Section 1031: What if it’s eliminated?


Apparently the House Ways and Means Committee likes making the lives of real estate investors “fun.” On February 26, 2014, the Committee released a draft of a Comprehensive Tax Reform Proposal, which, if enacted, could repeal Section 1031, the like kind provision. The Senate Finance Committee has also proposed a repeal of the 1031 Exchange, “but leaves the door open for real property and intangible property exchanges. It also suggests a potential modification of the like-kind standard to the narrower section 1033 standard requiring that properties be similar in service or use,” as reported by the San Diego Source.

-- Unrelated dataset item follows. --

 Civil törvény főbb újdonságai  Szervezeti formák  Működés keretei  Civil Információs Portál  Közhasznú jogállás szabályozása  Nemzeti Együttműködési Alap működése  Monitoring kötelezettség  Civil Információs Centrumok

As you can imagine, the commercial real estate industry is less than thrilled with the likelihood of losing 1031, which allows folks to defer capital gains taxes. Removing it could really make quite a mess. But there is a way around the 1031 if this actually happens.

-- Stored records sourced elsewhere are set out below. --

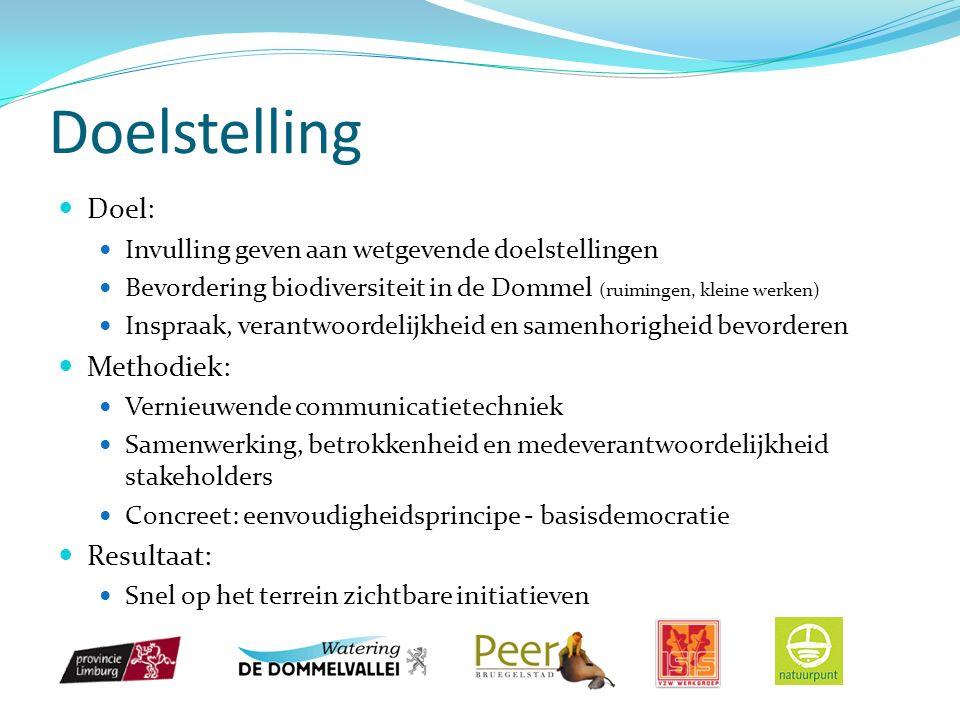 Het projectidee Van niets beginnen Samen met stakeholders waterbeleid eigentijds invullen Inspraak vs.
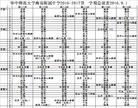 华中师范大学海南附属中学2016-2017第一学期总课表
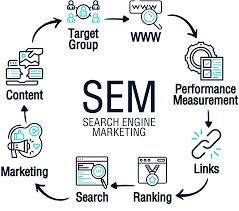 چگونگی کار کردن بازاریابی موتورهای جستجو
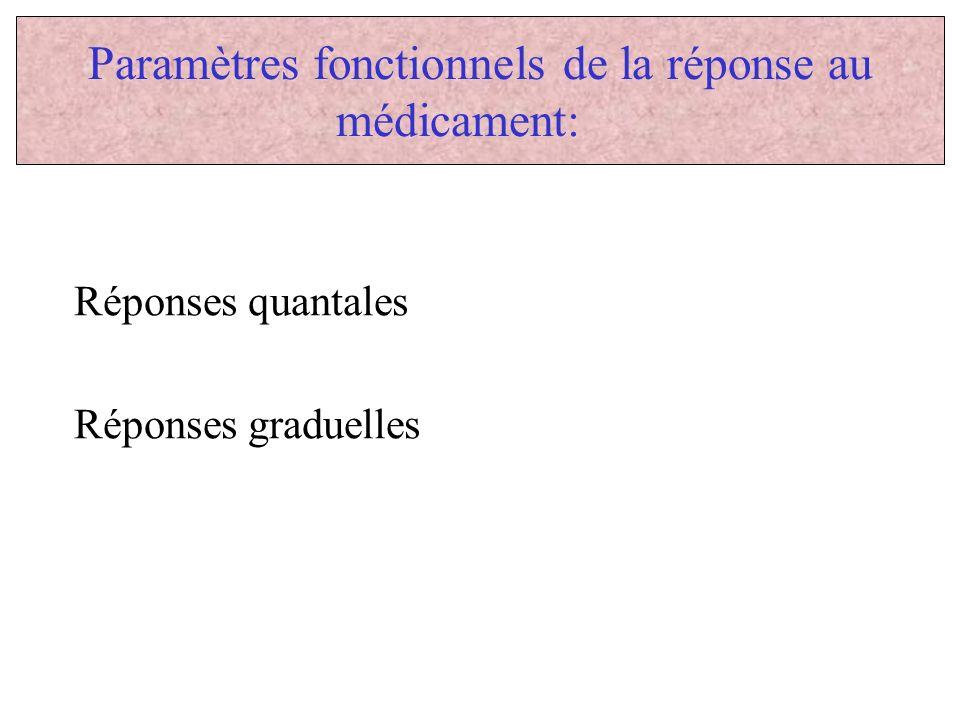 Paramètres fonctionnels de la réponse au médicament: Réponses quantales Réponses graduelles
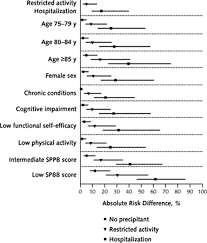 mental status exam template risk factors and precipitants of long term disability in community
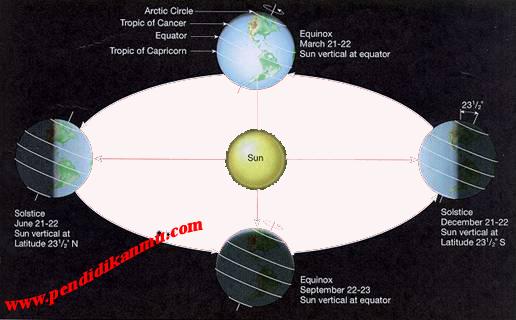 Pengertian Revolusi Bumi dan Akibat Pengaruhnya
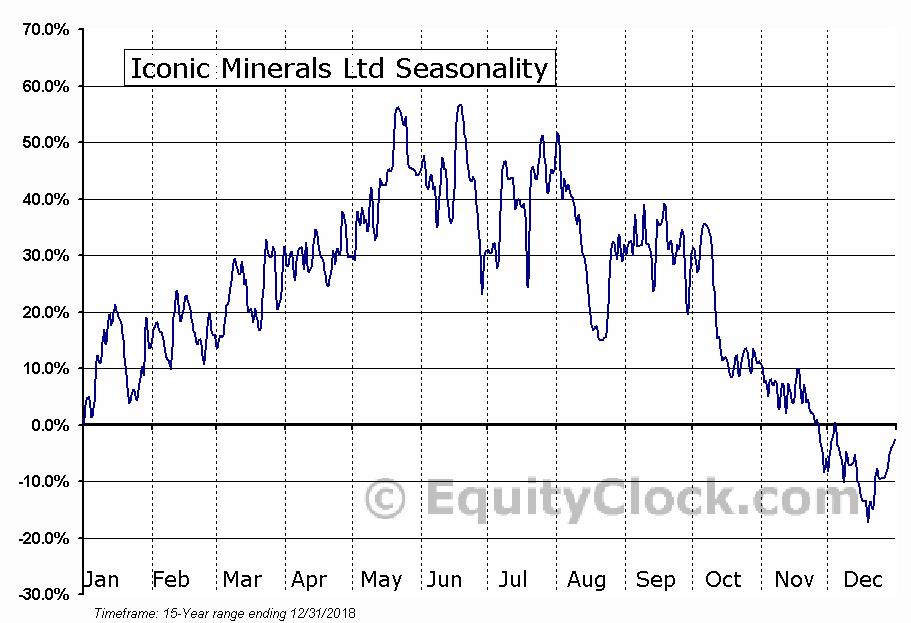 Iconic Minerals Ltd (TSXV:ICM.V) Seasonal Chart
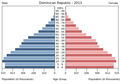 Population pyramid of the Dominican Republic 2013.png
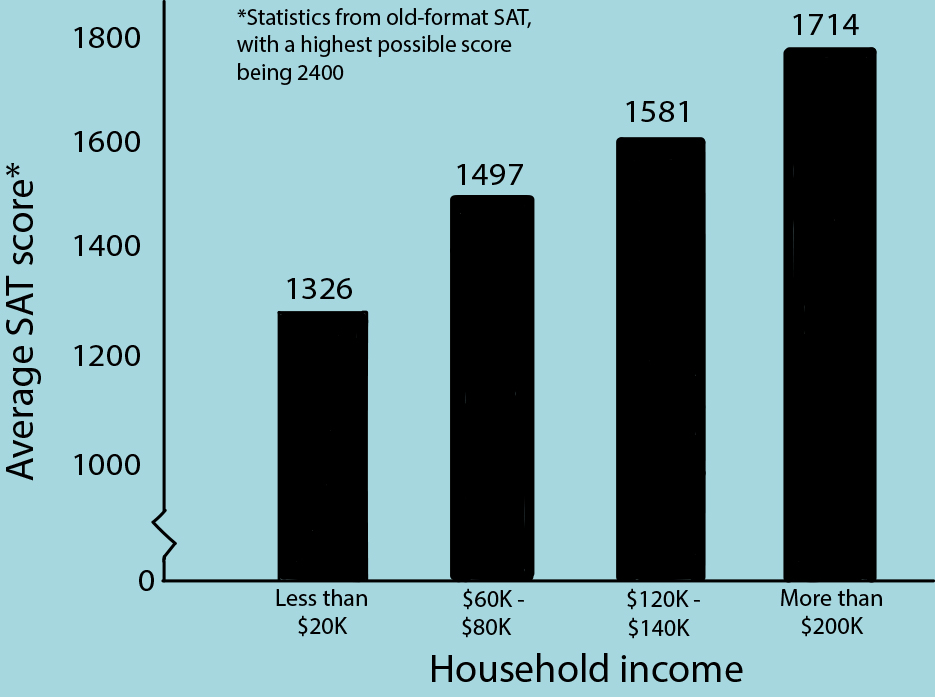 Bar graph depicting how SAT scores correlate positively correlate with household income. Art by Mia Tavares and Eli Shafer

As reported by the New York Real Estate Journal, “Using IRC section 453, the installment sale provision, also nearly 100 years old, those seeking tax deferral on the sale of any highly appreciated property can do so through the use of a Deferred Sales Trust (DST).”

A Deferred Sales Trust is a capital gain tax-deferred strategy, which can provide tax-planning advantages. Sellers do not have to buy a replacement property, as with a 1031 Exchange. With this strategy, folks can sell property through a charitable trust, for example. The trust then receives the profits from the sale of the property. Taxes are paid when the seller receives proceeds from that trust.

If you read IRS Code Sec. 453, you’ll notice it never mentions Deferred Sales Trust. You will find reference to the Installment Sale Method, though. As always, though, it’s best to check with a certified accountant for more.

It’ll be interesting to see what happens. Hopefully, the 1031 will just be left alone, as is.